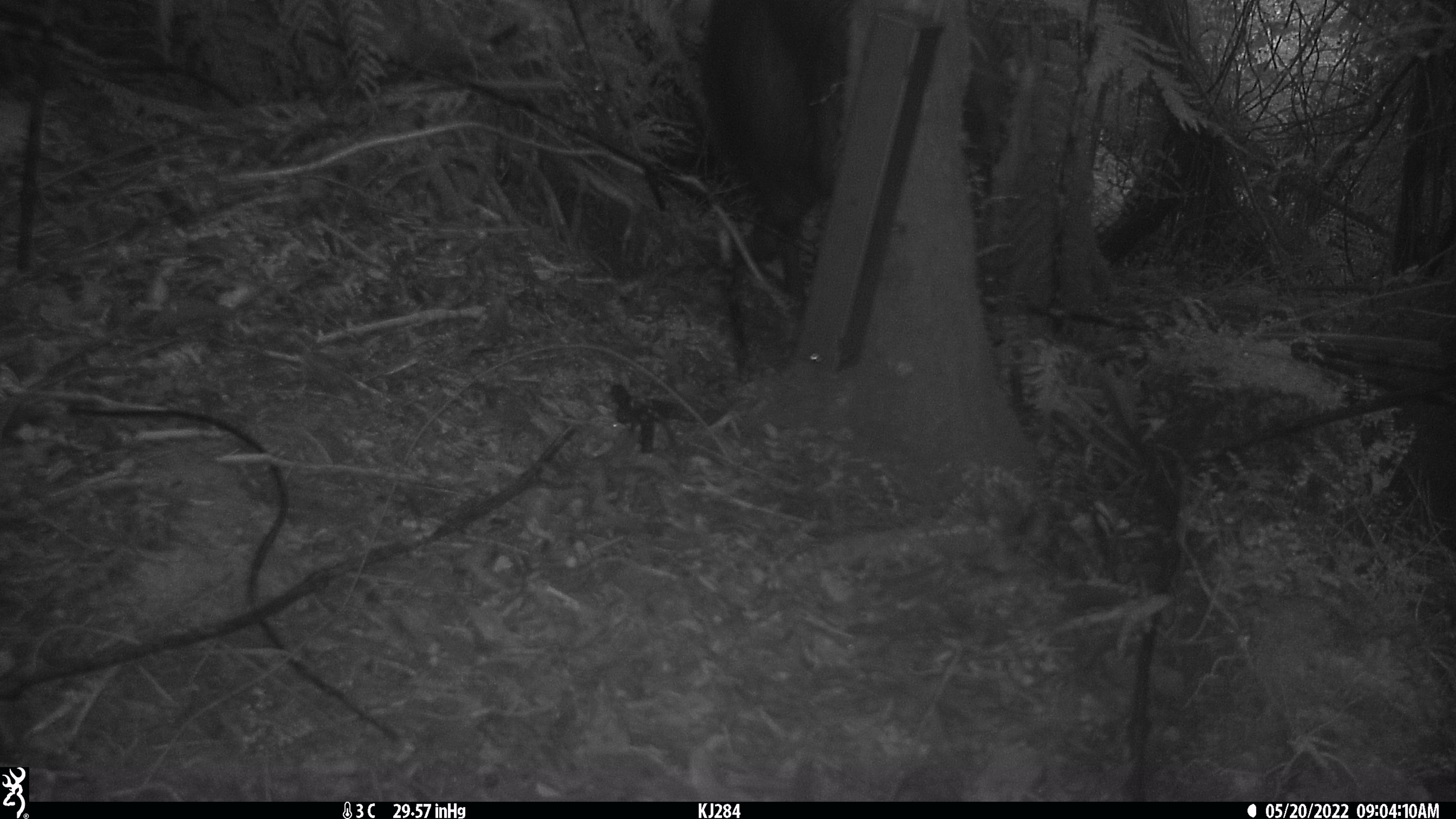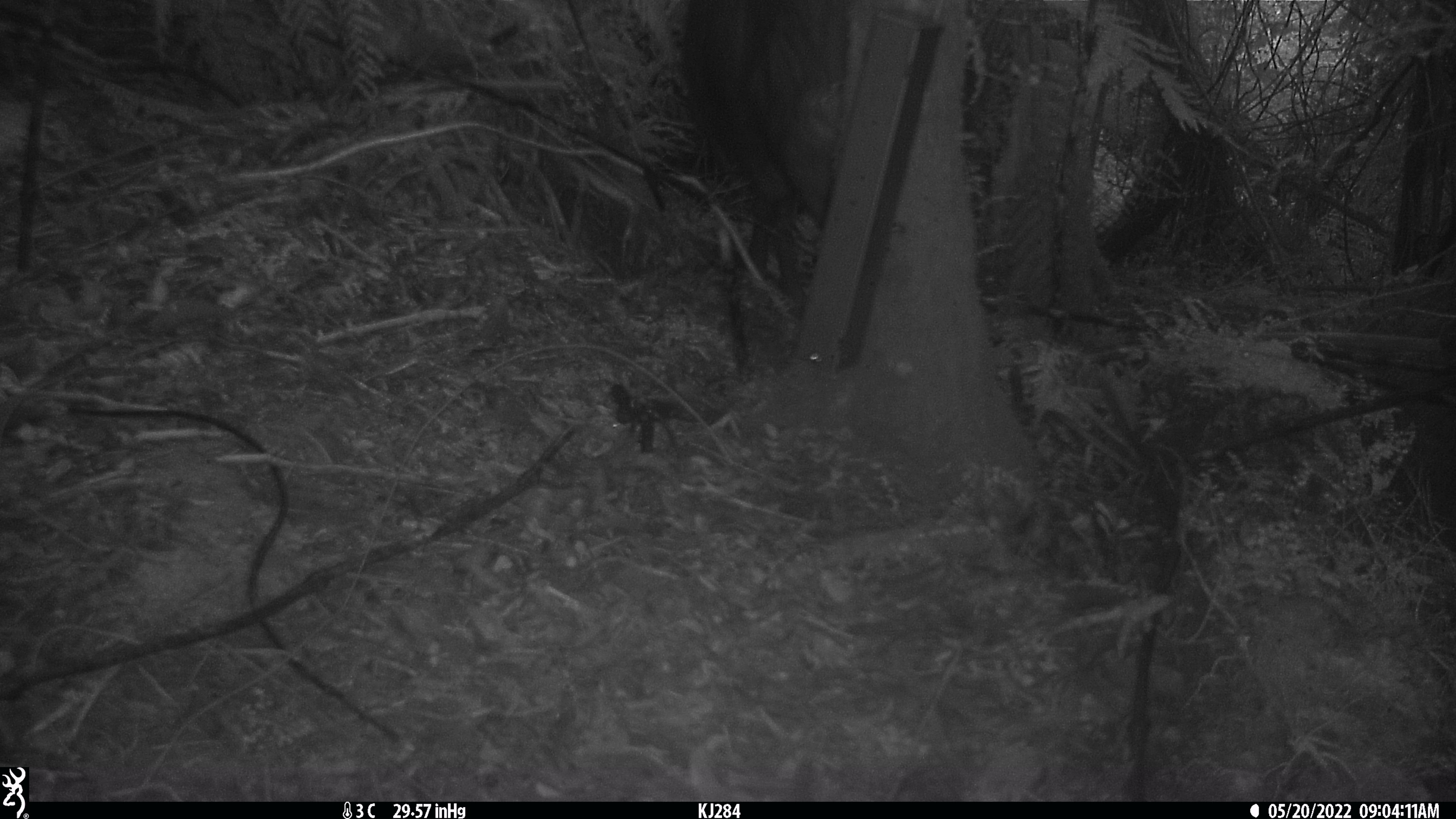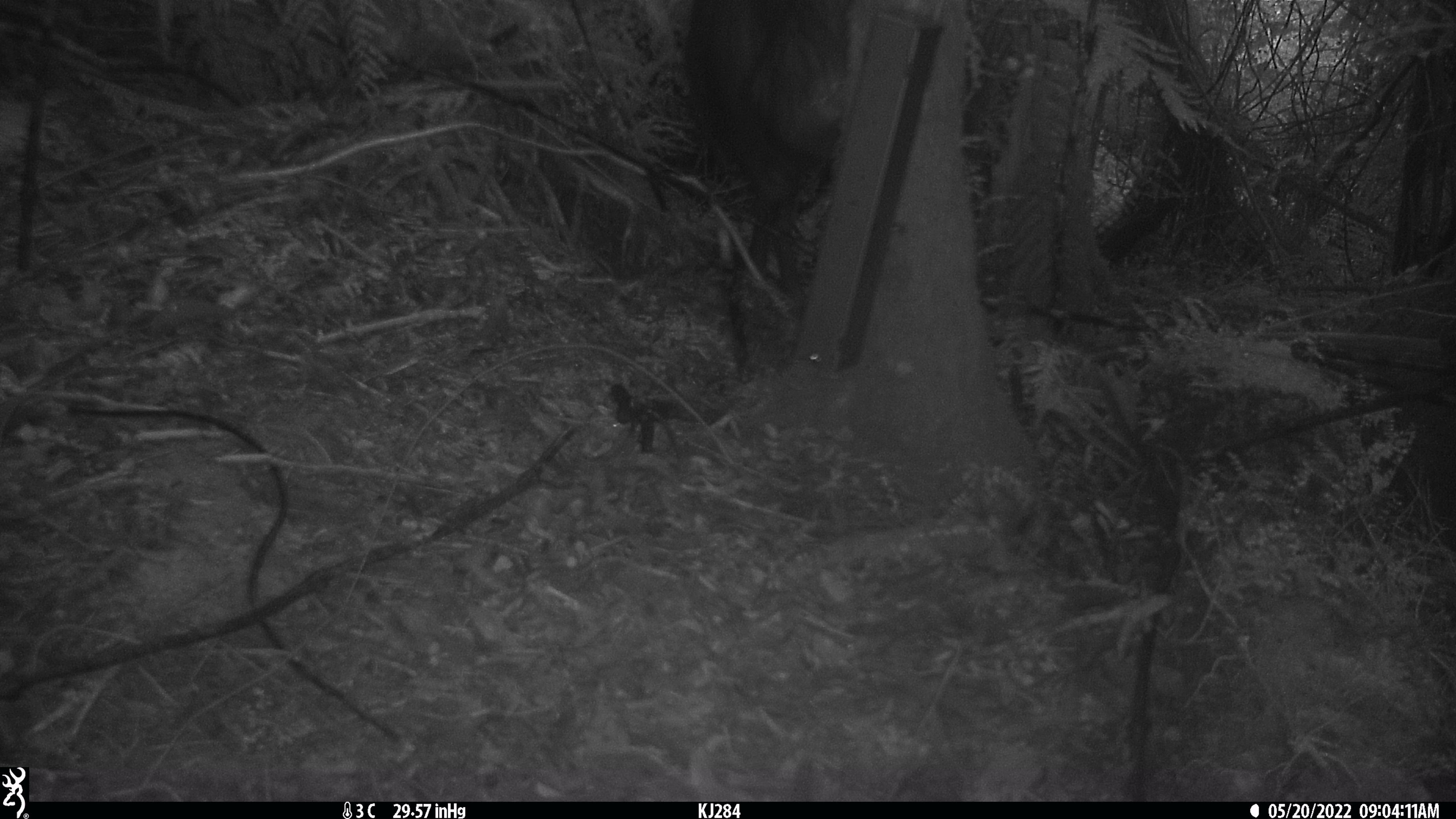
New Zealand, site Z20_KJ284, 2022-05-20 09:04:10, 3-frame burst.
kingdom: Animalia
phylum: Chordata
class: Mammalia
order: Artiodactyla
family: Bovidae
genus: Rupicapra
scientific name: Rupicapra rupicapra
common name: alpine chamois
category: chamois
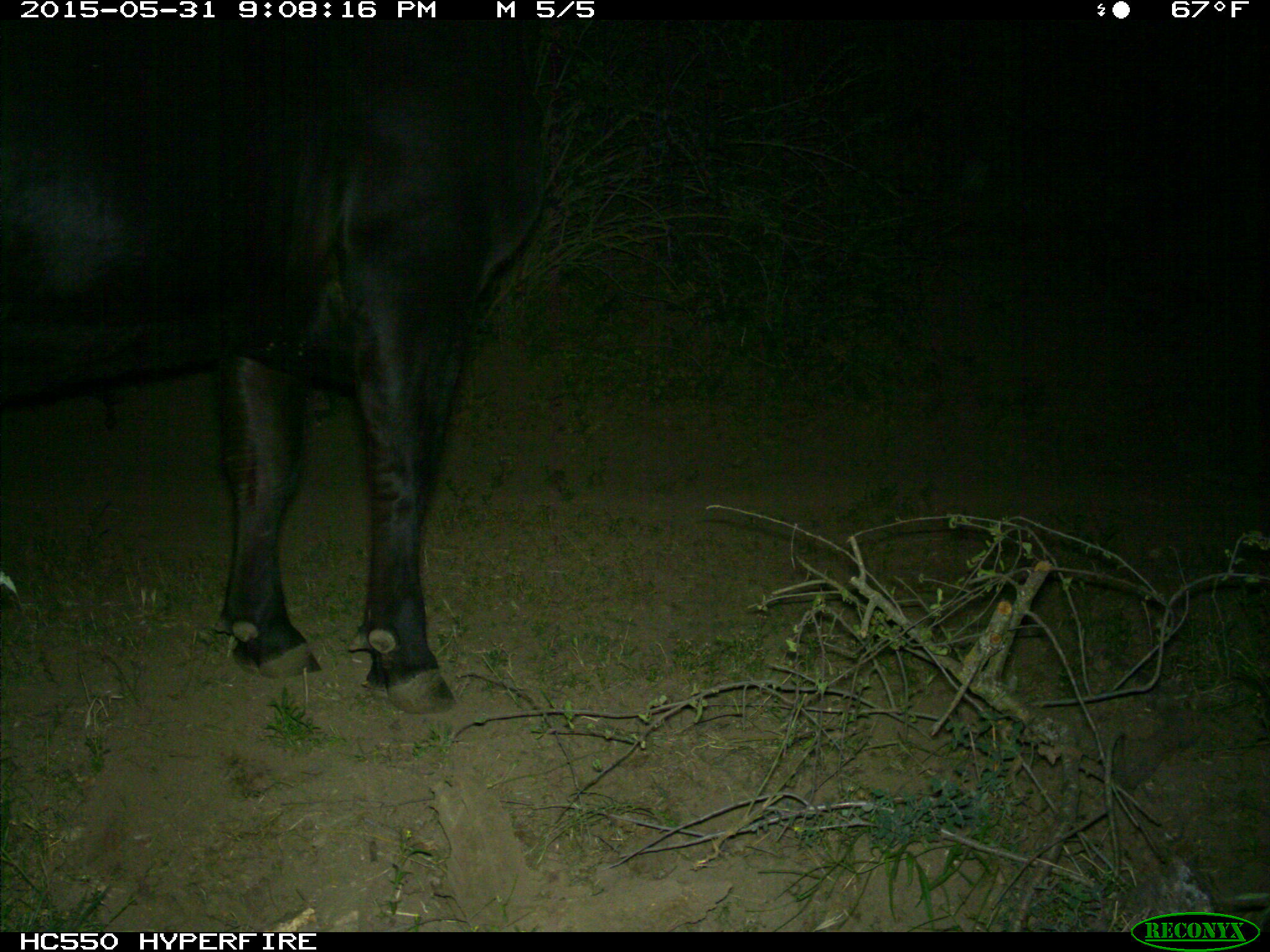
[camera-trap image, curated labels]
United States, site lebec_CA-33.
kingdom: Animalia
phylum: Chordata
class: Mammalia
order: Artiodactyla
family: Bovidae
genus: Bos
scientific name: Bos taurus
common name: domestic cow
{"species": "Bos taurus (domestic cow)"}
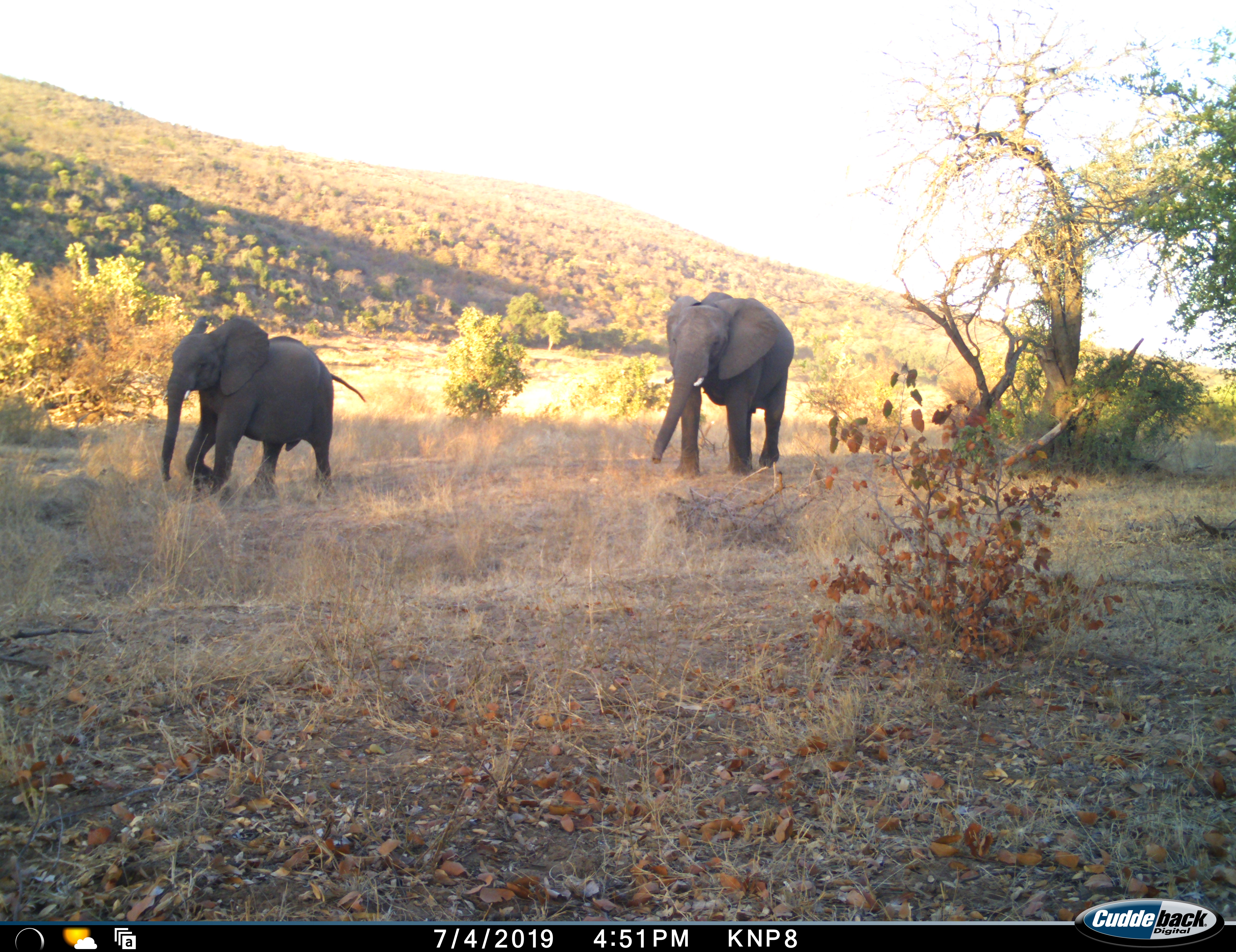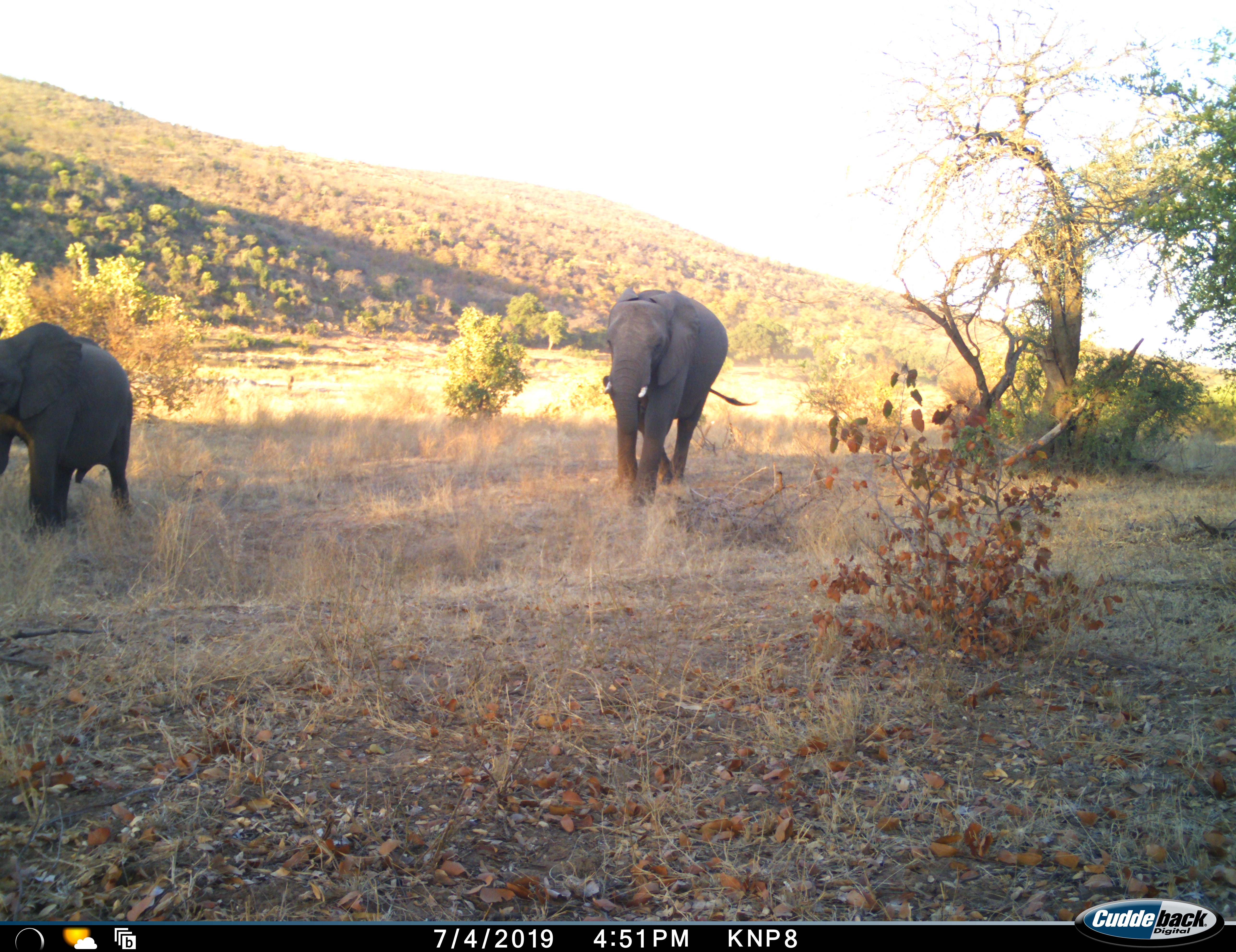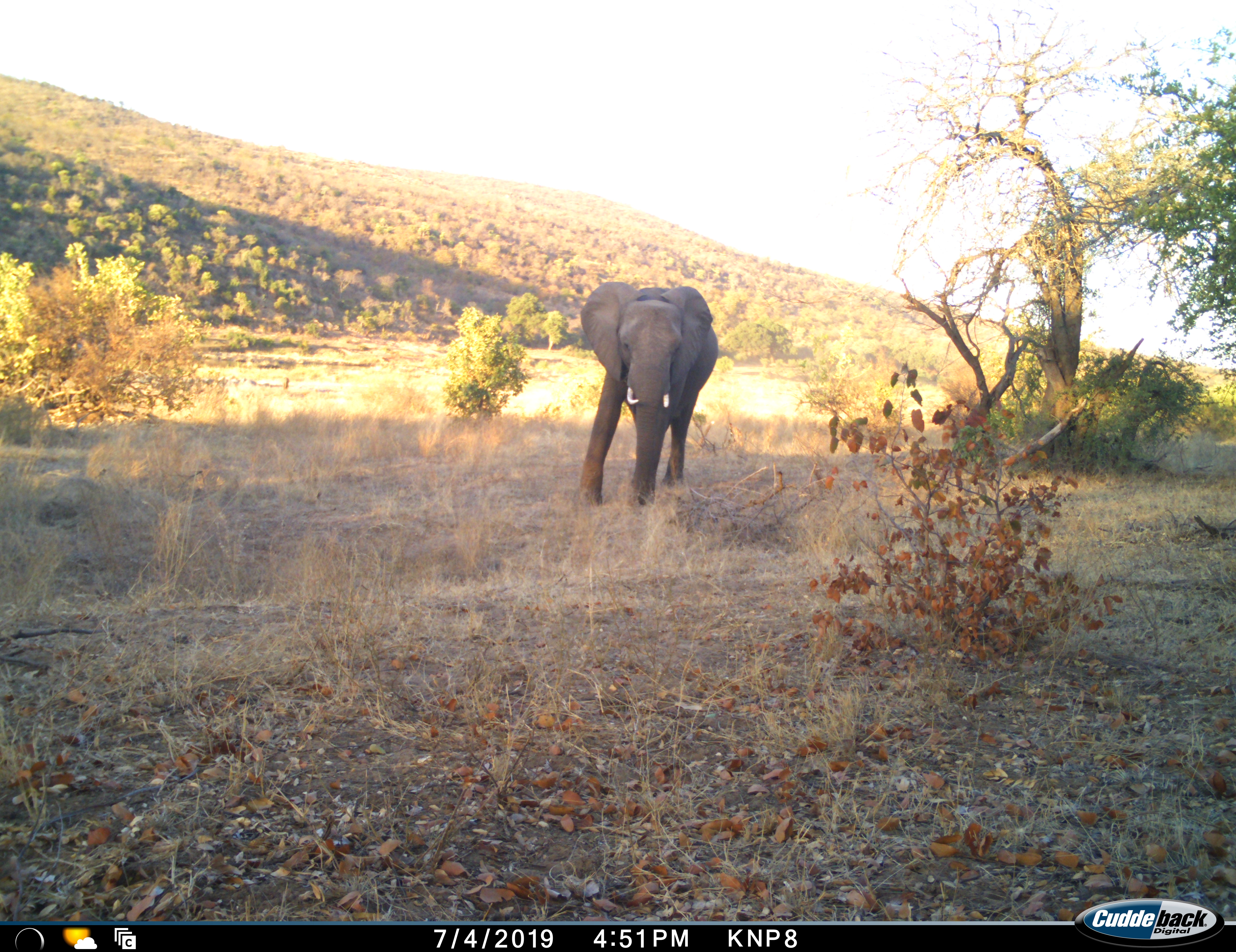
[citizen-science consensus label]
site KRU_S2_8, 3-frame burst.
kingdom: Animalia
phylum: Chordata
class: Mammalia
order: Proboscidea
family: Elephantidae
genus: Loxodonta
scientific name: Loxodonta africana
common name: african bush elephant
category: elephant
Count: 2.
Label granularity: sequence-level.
|---|
EXERCISE AIM: Write out all the material verbatim, images excluded.

ANSWER SECTION:
New Zealand, site Z20_KJ284, 2022-05-20 09:04:10, 3-frame burst.
kingdom: Animalia
phylum: Chordata
class: Mammalia
order: Artiodactyla
family: Bovidae
genus: Rupicapra
scientific name: Rupicapra rupicapra
common name: alpine chamois
category: chamois
[camera-trap image, curated labels]
United States, site lebec_CA-33.
kingdom: Animalia
phylum: Chordata
class: Mammalia
order: Artiodactyla
family: Bovidae
genus: Bos
scientific name: Bos taurus
common name: domestic cow
{"species": "Bos taurus (domestic cow)"}
[citizen-science consensus label]
site KRU_S2_8, 3-frame burst.
kingdom: Animalia
phylum: Chordata
class: Mammalia
order: Proboscidea
family: Elephantidae
genus: Loxodonta
scientific name: Loxodonta africana
common name: african bush elephant
category: elephant
Count: 2.
Label granularity: sequence-level.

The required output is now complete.